Blackthorne knew that the first time could be painful. But his insistent body made it impossible to think about anything except putting himself deep inside her.

He scooped Josie into his arms and carried her to the bed, laying her head on the pillow so her hair flowed out like a golden halo around her face in the firelight. He untied his sash and yanked off his robe. Her eyes turned into saucers in the few moments she had to view his nakedness, before he covered her body with his own. He shoved her gown up far enough to reveal her naked belly and spread her legs apart with his knees, leaving her open to his thrust.

“Wait! Stop!”

Her fingernails clawed at his forearms, but her protest had come too late. He was already past the barrier that confirmed her virginity, already seated deep inside her wet warmth. He paused then, and looked at her face in the shadows. Her eyes were luminous. Mysterious. And filled with pain.

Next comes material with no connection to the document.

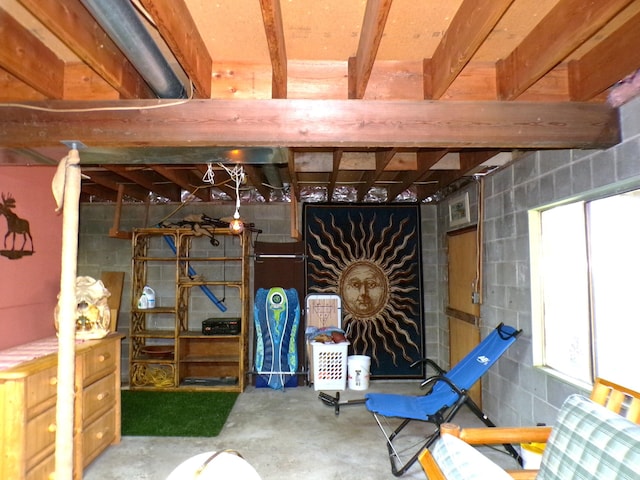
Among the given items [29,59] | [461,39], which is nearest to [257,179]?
[29,59]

She whimpered, and he said, “Shh. The worst is over.”

He remained still, although his body pulsed with the need to move inside her. “Shall I stop?”

It would probably kill him if she said yes. But the necessary broaching of his bride had been accomplished. The marriage could no longer be invalidated on that basis. He hated the suspicion that had brought that thought to mind and forced it out of his head.

He saw the struggle on her face before she said, “You’re not done?”

He felt the smile coming before it appeared on his face. “No. There’s more.”

She lifted a brow in question, and he said, “I’ve yet to spill the seed that creates a child. Shall I continue?”

She hesitated, then nodded.

He’d wondered if his mail-order bride would be willing to bear his child. Apparently she was. He was surprised. And surprisingly pleased.

“Very well,” he said. “Let us continue.”

He lowered his head and softly kissed her while their bodies were joined. His tongue mimicked the thrust of his shaft within her body, and he groaned as he felt her hips rise to meet him. Her fingers dug into his back, sending a shiver through him, while his hand found its way inside her nightgown to her naked breast, to pinch and to play.

Blackthorne had nothing with which to compare what followed. Josie’s legs came up to circle his hips, and she clung to him as though he were the only person left in her universe. The sounds she made drove him to greater heights of excitement, and he kissed and bit and sucked every part of her he could reach.

It was a time out of time. He hadn’t expected his bride to be so responsive. He took the chance of touching her more intimately than he might have dared, finding the bud that would truly make her flower, and restraining his own climax until he felt her body begin to contract and shudder around him.

Her eyes, which had been heavy-lidded, opened wide with wonder, and she made a wrenching, guttural sound that provoked an equally animalistic response from him. Her hips arched high beneath him, and he plunged so hard and deep that her body was forced across the satin sheets. Even so, she met him thrust for thrust. Until finally, his head fell back, and he uttered a harsh, primeval sound, as he spilled himself inside her.